WHAT IS REQUIRED: Please copy the material word for word, from the line containing "Noting what this" through the line containing "From the image, would", both lines included, and nothing else.

..............................

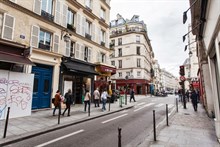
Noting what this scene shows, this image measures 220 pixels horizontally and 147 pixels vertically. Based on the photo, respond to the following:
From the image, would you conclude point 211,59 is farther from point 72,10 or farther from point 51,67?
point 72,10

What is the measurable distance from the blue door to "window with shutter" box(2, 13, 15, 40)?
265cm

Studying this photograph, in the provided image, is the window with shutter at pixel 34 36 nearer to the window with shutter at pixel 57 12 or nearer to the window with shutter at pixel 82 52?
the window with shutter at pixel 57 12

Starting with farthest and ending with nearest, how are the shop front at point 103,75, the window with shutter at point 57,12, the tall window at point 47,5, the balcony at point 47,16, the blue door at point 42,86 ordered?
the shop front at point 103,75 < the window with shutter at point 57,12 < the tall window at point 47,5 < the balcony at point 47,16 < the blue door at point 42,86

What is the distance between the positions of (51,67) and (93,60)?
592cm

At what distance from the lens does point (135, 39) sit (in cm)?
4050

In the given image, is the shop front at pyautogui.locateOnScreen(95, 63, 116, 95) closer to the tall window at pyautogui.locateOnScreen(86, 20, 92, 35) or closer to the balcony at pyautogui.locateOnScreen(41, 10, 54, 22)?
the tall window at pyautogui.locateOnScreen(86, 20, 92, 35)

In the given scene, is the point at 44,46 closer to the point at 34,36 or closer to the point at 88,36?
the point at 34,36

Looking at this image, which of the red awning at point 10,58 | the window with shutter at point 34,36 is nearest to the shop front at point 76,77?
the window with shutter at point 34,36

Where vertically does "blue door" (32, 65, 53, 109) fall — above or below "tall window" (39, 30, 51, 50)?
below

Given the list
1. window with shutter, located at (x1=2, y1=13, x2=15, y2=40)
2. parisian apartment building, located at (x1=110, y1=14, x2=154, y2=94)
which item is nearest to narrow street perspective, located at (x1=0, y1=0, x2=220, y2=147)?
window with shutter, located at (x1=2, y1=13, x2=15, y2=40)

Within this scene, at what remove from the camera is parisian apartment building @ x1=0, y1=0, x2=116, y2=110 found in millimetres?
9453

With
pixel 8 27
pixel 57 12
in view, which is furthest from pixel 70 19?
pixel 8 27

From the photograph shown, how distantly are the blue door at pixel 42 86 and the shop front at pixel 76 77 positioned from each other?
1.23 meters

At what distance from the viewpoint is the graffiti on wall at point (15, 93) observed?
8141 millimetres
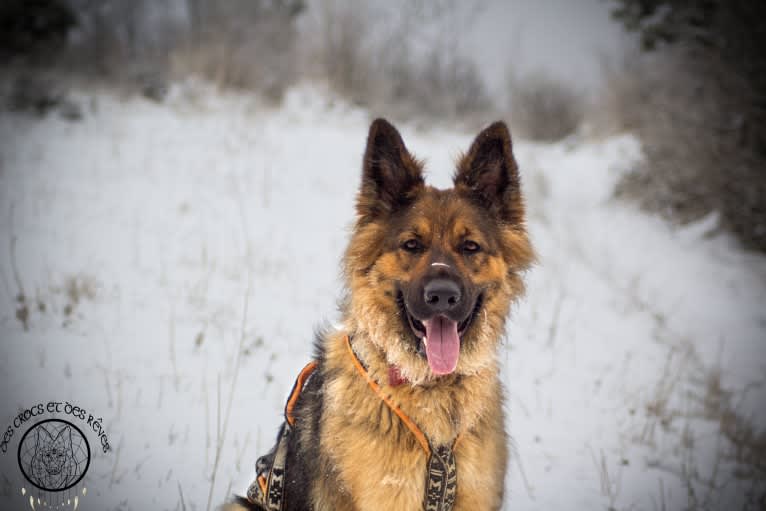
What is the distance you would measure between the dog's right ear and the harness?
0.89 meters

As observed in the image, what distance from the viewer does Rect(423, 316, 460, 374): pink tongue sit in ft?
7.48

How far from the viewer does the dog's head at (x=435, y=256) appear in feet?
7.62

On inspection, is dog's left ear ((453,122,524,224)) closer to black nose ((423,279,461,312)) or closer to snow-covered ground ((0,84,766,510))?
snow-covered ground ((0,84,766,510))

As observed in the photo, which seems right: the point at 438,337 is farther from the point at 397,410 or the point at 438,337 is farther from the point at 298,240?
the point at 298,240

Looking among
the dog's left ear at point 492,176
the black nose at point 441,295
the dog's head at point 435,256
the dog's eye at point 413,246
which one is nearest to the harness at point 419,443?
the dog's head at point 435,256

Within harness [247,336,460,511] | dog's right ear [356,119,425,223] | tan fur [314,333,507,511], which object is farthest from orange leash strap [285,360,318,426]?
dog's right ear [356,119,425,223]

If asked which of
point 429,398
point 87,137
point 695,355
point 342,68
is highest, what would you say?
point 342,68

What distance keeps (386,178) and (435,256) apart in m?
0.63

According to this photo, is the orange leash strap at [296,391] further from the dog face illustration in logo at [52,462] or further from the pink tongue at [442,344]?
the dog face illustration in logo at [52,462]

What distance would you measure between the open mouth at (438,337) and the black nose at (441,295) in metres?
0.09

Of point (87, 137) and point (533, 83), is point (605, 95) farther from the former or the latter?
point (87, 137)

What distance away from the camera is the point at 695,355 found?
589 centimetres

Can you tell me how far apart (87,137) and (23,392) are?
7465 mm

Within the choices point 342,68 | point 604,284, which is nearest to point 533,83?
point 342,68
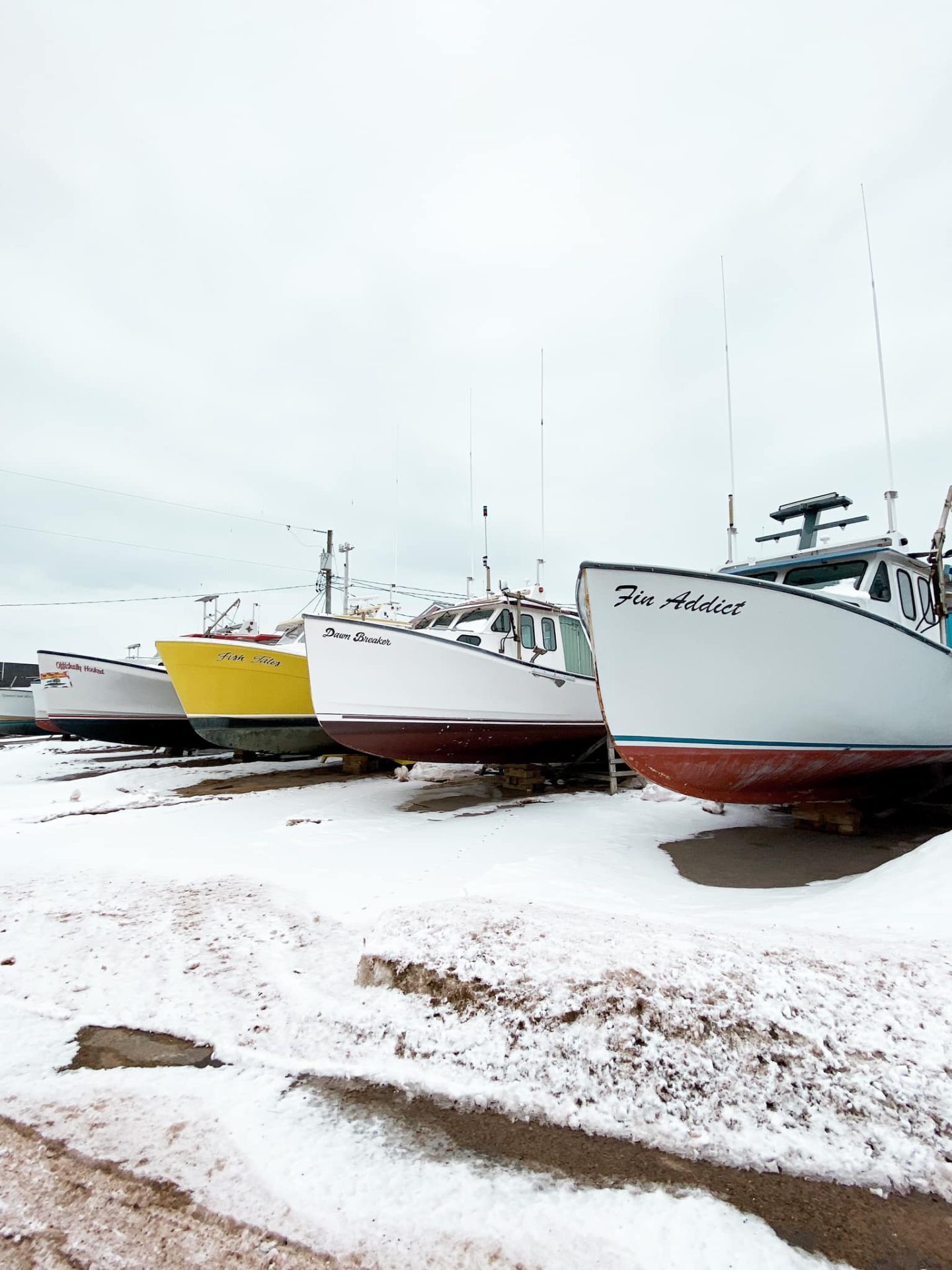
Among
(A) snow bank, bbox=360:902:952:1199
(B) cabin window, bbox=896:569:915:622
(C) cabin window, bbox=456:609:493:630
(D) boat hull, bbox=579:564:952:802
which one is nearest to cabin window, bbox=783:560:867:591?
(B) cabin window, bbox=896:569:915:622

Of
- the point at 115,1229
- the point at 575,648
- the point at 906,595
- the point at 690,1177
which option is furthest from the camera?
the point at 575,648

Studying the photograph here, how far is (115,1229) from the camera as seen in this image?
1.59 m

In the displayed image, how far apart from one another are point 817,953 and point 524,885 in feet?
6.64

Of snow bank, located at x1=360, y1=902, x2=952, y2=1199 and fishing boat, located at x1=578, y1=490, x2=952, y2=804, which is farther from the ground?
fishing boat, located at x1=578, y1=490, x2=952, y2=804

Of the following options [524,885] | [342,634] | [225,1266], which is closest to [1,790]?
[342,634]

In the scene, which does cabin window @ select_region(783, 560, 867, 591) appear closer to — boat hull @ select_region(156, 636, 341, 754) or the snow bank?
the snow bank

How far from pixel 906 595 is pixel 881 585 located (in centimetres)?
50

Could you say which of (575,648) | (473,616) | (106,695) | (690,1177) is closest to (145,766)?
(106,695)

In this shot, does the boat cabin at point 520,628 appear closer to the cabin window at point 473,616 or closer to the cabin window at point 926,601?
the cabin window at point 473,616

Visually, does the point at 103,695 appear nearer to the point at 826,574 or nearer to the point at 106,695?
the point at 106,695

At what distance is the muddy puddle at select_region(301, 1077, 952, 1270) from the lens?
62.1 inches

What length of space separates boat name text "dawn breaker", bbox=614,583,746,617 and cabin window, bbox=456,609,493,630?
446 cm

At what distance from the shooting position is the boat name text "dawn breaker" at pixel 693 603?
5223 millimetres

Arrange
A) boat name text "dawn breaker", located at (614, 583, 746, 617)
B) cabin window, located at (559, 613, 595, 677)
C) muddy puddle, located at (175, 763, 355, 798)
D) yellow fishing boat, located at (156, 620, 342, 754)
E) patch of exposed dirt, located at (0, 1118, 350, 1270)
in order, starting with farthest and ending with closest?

..............................

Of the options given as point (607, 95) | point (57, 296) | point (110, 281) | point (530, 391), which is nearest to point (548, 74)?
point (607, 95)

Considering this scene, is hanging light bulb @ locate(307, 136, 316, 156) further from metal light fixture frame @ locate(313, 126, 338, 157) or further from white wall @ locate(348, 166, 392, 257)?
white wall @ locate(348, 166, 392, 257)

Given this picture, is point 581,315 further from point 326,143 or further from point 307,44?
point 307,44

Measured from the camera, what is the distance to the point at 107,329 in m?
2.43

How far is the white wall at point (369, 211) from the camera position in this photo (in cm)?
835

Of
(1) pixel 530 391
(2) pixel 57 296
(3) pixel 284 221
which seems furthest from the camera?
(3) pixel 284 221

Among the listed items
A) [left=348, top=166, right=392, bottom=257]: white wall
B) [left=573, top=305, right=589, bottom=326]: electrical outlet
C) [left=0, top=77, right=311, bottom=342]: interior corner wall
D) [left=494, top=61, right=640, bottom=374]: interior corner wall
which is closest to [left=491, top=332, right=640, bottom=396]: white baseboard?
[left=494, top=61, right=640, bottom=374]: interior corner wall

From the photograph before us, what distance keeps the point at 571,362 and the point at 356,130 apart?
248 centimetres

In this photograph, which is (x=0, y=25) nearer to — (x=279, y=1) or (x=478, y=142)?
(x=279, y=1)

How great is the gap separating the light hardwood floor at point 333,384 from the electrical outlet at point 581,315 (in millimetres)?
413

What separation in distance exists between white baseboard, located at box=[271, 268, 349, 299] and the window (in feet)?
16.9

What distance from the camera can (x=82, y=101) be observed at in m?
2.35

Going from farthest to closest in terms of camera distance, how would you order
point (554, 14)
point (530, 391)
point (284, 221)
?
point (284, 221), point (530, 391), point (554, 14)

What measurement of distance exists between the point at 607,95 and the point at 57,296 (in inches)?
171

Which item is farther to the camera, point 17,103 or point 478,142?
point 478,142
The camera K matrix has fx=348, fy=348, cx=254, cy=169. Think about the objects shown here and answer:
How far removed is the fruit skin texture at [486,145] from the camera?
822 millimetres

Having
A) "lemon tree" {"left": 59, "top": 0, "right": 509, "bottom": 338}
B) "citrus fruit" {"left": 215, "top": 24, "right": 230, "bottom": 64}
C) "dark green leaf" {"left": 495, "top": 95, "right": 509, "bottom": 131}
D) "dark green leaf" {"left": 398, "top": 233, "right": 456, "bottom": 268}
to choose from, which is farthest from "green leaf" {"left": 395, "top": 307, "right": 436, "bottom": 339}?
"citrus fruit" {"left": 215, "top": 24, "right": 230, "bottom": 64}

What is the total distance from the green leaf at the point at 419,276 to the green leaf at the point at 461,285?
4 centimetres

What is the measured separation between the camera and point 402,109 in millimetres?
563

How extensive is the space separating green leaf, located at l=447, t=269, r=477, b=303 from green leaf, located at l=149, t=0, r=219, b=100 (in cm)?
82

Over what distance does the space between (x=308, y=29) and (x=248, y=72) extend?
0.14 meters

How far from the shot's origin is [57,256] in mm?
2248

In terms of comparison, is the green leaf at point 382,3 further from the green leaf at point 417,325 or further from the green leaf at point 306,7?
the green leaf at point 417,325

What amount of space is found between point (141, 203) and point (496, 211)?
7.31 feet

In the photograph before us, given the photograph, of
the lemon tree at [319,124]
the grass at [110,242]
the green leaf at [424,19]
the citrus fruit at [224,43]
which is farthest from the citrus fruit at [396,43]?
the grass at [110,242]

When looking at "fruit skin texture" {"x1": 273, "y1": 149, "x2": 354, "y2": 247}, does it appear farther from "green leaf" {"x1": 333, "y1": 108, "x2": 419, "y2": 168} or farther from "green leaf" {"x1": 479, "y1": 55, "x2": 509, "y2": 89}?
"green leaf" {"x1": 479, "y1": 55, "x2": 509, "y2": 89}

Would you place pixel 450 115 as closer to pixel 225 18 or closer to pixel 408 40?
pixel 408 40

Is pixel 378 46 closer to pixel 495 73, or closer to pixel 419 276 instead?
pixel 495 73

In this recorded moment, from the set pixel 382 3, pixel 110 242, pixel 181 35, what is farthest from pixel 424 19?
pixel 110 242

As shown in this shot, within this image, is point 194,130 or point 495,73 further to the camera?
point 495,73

..............................

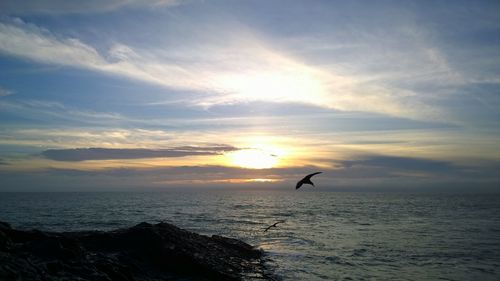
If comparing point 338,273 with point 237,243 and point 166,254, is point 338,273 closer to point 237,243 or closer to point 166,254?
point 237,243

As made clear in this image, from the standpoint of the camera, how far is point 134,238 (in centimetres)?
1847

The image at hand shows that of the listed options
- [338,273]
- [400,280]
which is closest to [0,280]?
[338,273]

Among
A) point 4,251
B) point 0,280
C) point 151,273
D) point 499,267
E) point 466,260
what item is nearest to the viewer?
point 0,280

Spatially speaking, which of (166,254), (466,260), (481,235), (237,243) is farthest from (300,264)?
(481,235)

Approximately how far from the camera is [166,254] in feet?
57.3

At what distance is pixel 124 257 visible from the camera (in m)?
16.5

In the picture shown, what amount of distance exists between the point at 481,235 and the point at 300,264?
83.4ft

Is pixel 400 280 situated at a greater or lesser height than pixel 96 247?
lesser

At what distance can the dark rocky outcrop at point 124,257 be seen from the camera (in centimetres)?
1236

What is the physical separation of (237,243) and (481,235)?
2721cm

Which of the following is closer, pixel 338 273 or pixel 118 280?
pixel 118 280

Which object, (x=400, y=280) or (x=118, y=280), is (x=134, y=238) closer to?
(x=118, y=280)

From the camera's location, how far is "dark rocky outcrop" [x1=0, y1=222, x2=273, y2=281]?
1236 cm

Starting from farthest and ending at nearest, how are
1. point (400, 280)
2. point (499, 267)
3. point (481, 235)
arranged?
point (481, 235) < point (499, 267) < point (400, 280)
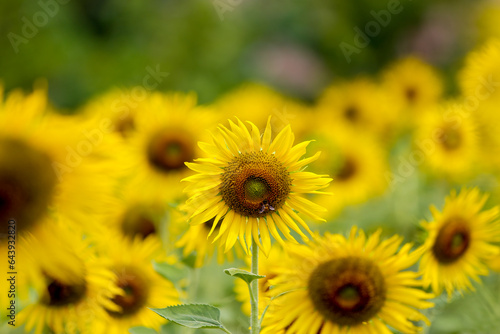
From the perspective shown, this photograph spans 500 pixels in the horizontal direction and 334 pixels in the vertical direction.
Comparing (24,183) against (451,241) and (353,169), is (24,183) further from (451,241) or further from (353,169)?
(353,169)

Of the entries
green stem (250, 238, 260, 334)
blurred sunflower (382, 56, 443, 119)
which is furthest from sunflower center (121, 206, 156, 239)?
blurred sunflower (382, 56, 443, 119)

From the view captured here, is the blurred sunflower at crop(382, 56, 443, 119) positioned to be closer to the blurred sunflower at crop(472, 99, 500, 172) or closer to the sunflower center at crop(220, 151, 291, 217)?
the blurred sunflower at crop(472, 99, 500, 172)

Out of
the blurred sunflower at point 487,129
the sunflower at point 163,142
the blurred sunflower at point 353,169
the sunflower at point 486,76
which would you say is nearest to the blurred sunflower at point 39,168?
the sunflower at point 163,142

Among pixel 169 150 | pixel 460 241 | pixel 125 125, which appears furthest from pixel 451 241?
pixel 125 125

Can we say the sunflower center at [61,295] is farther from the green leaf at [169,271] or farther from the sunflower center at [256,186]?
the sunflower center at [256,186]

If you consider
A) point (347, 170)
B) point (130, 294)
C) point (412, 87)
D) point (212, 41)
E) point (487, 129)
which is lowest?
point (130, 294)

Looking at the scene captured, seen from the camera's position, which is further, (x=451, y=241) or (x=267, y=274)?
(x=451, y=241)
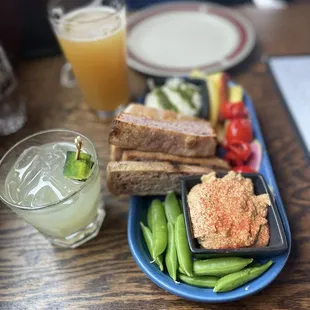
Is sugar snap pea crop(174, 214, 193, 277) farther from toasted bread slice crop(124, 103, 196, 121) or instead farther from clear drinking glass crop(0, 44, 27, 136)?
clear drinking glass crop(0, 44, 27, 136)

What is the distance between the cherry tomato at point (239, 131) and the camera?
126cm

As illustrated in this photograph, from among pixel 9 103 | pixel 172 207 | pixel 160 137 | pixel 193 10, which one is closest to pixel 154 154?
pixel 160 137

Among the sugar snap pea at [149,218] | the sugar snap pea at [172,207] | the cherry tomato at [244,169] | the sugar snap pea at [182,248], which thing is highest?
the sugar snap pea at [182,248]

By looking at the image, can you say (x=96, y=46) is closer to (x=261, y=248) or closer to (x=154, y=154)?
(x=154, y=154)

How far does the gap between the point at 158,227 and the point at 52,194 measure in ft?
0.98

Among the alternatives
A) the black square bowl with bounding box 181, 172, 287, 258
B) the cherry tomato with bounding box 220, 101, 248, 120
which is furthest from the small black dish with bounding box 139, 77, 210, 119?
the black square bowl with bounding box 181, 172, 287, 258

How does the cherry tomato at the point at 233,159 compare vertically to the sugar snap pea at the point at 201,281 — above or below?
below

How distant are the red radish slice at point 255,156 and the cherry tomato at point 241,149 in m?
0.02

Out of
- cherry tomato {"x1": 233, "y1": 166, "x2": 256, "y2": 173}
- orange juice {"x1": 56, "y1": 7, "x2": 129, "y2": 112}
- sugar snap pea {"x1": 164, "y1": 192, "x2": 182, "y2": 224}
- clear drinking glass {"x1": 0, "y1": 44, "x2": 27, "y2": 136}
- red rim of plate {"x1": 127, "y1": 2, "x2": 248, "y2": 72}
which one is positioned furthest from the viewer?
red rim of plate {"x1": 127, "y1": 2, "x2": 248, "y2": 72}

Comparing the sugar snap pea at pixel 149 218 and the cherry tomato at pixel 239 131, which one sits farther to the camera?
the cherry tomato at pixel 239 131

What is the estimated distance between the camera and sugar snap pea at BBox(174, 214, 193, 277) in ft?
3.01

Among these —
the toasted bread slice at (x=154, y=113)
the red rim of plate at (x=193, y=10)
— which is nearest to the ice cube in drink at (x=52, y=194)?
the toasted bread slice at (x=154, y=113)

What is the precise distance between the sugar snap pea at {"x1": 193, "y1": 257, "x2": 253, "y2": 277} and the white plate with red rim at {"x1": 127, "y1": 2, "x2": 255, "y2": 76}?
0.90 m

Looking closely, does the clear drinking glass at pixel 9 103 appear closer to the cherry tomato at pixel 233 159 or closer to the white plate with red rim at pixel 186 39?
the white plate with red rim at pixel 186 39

..............................

FINISHED EXERCISE:
Noting what this scene shows, this image measures 220 pixels horizontally and 147 pixels vertically. Based on the photo, respond to the following:
From the image, would you conclude point 211,59 is farther from point 72,10 or farther from point 51,67?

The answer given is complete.